Steeped in Japoniste aesthetic, Alphonse-Georges Reyen spent several years designing and executing stained glass windows and panels before joining the firm of François-Eugène Rousseau in 1877. Rousseau had inherited his father's retail glass and ceramics shop in Paris. He was so excited by the introduction of Japanese art in France that he executed a complete table service in the Japanese style conceived by Felix Bracquemond. He also set up a small experimental glass workshop in which he was joined by Eugène Michel, a glass carver.
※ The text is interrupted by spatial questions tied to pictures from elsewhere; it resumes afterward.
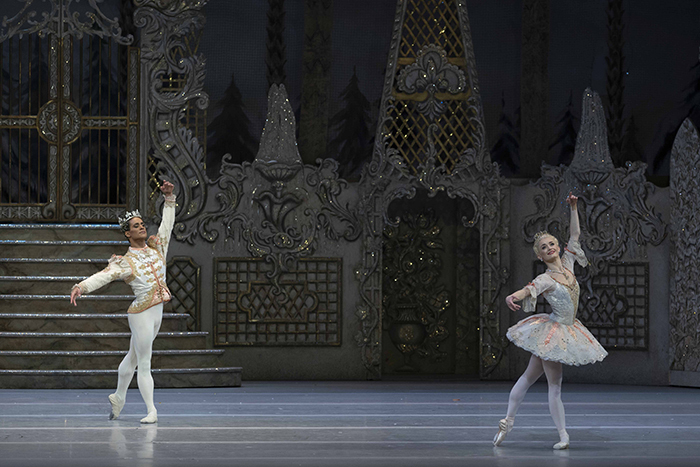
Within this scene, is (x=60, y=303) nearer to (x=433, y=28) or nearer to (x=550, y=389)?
(x=433, y=28)

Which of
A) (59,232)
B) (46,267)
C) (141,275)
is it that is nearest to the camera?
(141,275)

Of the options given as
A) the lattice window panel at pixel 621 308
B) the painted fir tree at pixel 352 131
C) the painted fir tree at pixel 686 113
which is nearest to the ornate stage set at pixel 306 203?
the lattice window panel at pixel 621 308

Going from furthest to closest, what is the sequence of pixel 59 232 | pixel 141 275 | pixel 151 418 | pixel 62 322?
pixel 59 232 → pixel 62 322 → pixel 141 275 → pixel 151 418

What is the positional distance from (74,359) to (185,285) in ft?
6.04

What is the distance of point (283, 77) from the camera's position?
12.1m

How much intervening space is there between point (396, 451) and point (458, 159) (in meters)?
6.24

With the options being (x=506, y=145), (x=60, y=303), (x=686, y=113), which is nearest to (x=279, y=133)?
(x=506, y=145)

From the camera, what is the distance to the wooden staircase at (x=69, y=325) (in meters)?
9.72

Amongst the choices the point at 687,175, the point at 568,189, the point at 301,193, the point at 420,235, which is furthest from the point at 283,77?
the point at 687,175

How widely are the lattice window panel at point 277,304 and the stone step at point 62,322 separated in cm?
134

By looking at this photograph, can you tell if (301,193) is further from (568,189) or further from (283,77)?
(568,189)

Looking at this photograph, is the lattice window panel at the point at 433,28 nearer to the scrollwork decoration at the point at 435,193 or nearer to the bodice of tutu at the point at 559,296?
the scrollwork decoration at the point at 435,193

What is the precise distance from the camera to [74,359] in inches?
384

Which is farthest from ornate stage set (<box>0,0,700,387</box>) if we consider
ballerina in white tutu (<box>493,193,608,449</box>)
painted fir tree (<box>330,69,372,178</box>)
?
ballerina in white tutu (<box>493,193,608,449</box>)
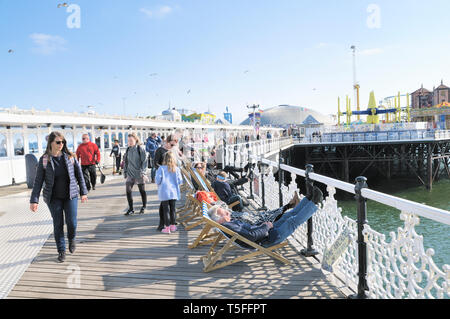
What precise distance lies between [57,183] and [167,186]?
4.95ft

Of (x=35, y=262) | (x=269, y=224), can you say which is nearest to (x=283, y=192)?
(x=269, y=224)

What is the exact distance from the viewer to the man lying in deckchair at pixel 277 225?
11.7ft

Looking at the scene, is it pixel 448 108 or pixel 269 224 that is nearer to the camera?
pixel 269 224

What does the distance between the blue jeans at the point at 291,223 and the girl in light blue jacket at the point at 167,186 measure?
5.86 ft

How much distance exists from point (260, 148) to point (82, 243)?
17.0 meters

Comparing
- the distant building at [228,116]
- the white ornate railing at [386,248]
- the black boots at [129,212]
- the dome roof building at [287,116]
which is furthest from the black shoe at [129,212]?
the dome roof building at [287,116]

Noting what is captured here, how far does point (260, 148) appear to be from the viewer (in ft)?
69.3

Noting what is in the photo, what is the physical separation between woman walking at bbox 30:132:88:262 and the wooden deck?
1.48ft

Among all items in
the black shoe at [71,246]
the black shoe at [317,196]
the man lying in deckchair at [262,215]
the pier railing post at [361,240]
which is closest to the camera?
the pier railing post at [361,240]

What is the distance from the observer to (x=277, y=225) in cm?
379

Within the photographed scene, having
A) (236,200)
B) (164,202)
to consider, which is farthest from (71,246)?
(236,200)

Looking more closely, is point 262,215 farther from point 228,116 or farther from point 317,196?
point 228,116
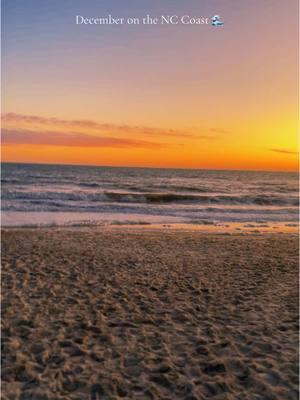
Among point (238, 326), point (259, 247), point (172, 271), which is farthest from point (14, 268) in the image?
point (259, 247)

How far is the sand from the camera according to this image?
151 inches

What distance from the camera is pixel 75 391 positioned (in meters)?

Knowing little about the technical requirements of glass, Rousseau went to Clichy Glassworks of Appert Frères where most of his innovative ideas were realised in production. At first transparent vessels were engraved or enamelled, but Rousseau later began experimenting with multiple layers of translucent and opaque glass which were then intricately carved. He employed creative techniques like plunging the hot glass parison into cold water to crackle it, and trapping metallic oxides, shredded gold or silver between different glass layers.

Reyen's expertise rivalled that of Michel, the two producing exotic and exquisitely carved glass vessels. Reyen executed Rousseau's designs, but also created his own under his own name. He set up a workshop at 17 Boulevard de Solferino in Rueil in the early 1890s and exhibited his work at the 1889 Paris International Exhibition.

A similar vase can be found in the Musée des Arts Décoratifs, Paris.